# Best place to buy a squat suit



## Harry Sacks (May 3, 2009)

Looking to get an Inzer hardcore squat suit, but cant seem to find anywhere decent to get it from in the uk

anyone know anywhere?

Also how do i size up for it? someone did tell me but I've forgotten lol


----------



## METAL (Sep 14, 2008)

Harry Sacks said:


> Looking to get an Inzer hardcore squat suit, but cant seem to find anywhere decent to get it from in the uk
> 
> anyone know anywhere?
> 
> Also how do i size up for it? someone did tell me but I've forgotten lol


Without a doubt speak to Andy Bolton mate. He is an Inzer stockist and will do you a good price as well as helping you with your fitting.

Find him on Powerliftinguk.com or his own website (just google it, can't remember off the top of my head).

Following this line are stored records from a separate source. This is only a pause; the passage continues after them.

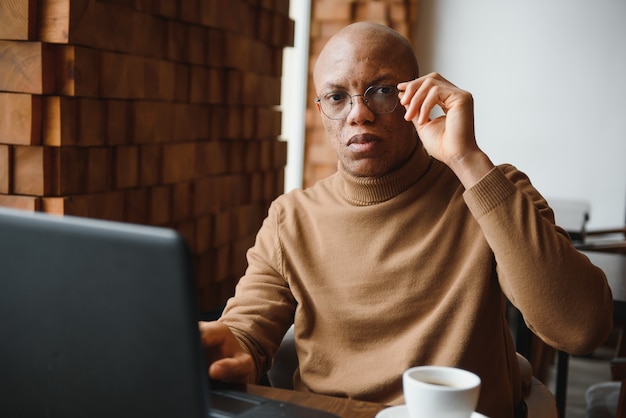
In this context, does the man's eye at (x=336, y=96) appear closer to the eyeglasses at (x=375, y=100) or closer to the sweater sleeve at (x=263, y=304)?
the eyeglasses at (x=375, y=100)

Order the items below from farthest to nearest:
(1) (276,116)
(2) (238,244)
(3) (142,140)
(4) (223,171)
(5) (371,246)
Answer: (1) (276,116) < (2) (238,244) < (4) (223,171) < (3) (142,140) < (5) (371,246)

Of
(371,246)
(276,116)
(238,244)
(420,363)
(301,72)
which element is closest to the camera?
(420,363)

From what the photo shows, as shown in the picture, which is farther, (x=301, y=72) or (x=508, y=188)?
(x=301, y=72)

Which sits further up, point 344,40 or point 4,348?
point 344,40

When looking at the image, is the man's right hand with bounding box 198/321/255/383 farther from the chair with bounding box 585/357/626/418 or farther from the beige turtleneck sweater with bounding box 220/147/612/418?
the chair with bounding box 585/357/626/418

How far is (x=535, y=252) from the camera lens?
134 cm

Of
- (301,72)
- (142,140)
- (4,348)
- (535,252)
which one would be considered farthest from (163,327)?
(301,72)

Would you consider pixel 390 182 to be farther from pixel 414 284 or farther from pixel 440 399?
pixel 440 399

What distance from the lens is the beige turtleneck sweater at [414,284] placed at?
4.46 ft

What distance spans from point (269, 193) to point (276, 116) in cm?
37

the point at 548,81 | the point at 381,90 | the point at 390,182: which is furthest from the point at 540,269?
the point at 548,81

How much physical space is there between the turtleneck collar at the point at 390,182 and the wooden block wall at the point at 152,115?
841 millimetres

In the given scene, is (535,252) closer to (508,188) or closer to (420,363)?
(508,188)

Probably andybolton.com/co.uk at a guess.

He's the man to help!


----------



## Harry Sacks (May 3, 2009)

Cheers mate, will have a look at his site and chuck him an email


----------



## Guest (Nov 2, 2009)

Go onto the inzer website, it has rough sizing on.

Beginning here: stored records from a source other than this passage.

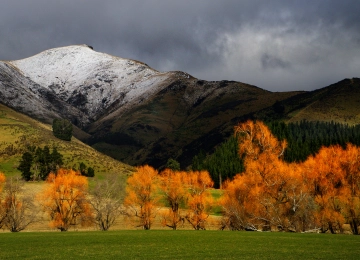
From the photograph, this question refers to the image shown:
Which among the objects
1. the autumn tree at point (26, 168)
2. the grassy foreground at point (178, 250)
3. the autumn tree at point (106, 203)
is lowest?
the grassy foreground at point (178, 250)

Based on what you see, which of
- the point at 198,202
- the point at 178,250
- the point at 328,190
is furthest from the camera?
the point at 198,202

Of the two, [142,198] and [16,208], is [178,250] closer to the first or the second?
[142,198]

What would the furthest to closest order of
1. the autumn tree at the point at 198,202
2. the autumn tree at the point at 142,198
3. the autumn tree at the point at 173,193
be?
the autumn tree at the point at 173,193 → the autumn tree at the point at 198,202 → the autumn tree at the point at 142,198

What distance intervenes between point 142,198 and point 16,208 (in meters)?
27.2

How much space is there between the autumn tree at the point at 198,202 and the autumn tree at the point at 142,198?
8405 millimetres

How big are you mate?? Im waiting for one to arrive and if it doesnt look like it will fit any time soon i may be persuaded to flog it.


----------



## Harry Sacks (May 3, 2009)

mikex101 said:


> Go onto the inzer website, it has rough sizing on.
> 
> How big are you mate?? Im waiting for one to arrive and if it doesnt look like it will fit any time soon i may be persuaded to flog it.


5'11, currently 100kg, though my weight is constantly fluctuating between 100-109kg, 34'' waist, 26'' quads


----------



## Guest (Nov 2, 2009)

Itll be too big for you then. youll probably be looking at a 35. but dont quote me. lol

You had a look on ebay yet? theres always a few knocking around on the US site.


----------



## Harry Sacks (May 3, 2009)

mikex101 said:


> Itll be too big for you then. youll probably be looking at a 35. but dont quote me. lol
> 
> You had a look on ebay yet? theres always a few knocking around on the US site.

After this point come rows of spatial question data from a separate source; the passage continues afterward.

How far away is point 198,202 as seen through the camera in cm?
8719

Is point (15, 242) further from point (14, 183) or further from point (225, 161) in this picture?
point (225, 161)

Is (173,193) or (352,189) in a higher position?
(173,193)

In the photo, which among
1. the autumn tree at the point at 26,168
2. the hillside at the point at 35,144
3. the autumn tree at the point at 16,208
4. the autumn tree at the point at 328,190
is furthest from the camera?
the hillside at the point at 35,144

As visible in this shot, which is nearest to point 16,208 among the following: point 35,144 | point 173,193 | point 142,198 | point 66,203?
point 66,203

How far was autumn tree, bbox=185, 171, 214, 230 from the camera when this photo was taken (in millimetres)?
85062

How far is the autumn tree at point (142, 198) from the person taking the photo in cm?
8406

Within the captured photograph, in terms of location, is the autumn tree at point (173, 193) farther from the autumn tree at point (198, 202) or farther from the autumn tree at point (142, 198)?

yeah just looked on the inzer site, i'm a 35


----------



## dmcc (Nov 25, 2007)

Also check out www.liftinglarge.com, I'll probably be ordering my suits from there.


----------



## Harry Sacks (May 3, 2009)

I've emailed Andy Bolton, will more then likely get my suit from there

Am i right in thinking that you can also use a squat suit for deadlifts?


----------



## dmcc (Nov 25, 2007)

You can. You won't get masses out of it but nor will you out of a deadlift suit.


----------



## METAL (Sep 14, 2008)

dmcc said:


> You can. You won't get masses out of it but nor will you out of a deadlift suit.


You can get a fair whack out of a suit if you pull sumo. You would be largely hated by everyone though so it's a trade off...


----------



## siovrhyl (Sep 14, 2008)

pullum sports mate there is a sizing guide on there also


----------



## Harry Sacks (May 3, 2009)

siovrhyl said:


> pullum sports mate there is a sizing guide on there also


Pullum don't do Inzer mate


----------



## siovrhyl (Sep 14, 2008)

whoops didn't read it properly


----------



## Robbo90 (Mar 6, 2008)

Did you get in touch with andy? If you did how much is it going to set you back?


----------



## Harry Sacks (May 3, 2009)

Robbo90 said:


> Did you get in touch with andy? If you did how much is it going to set you back?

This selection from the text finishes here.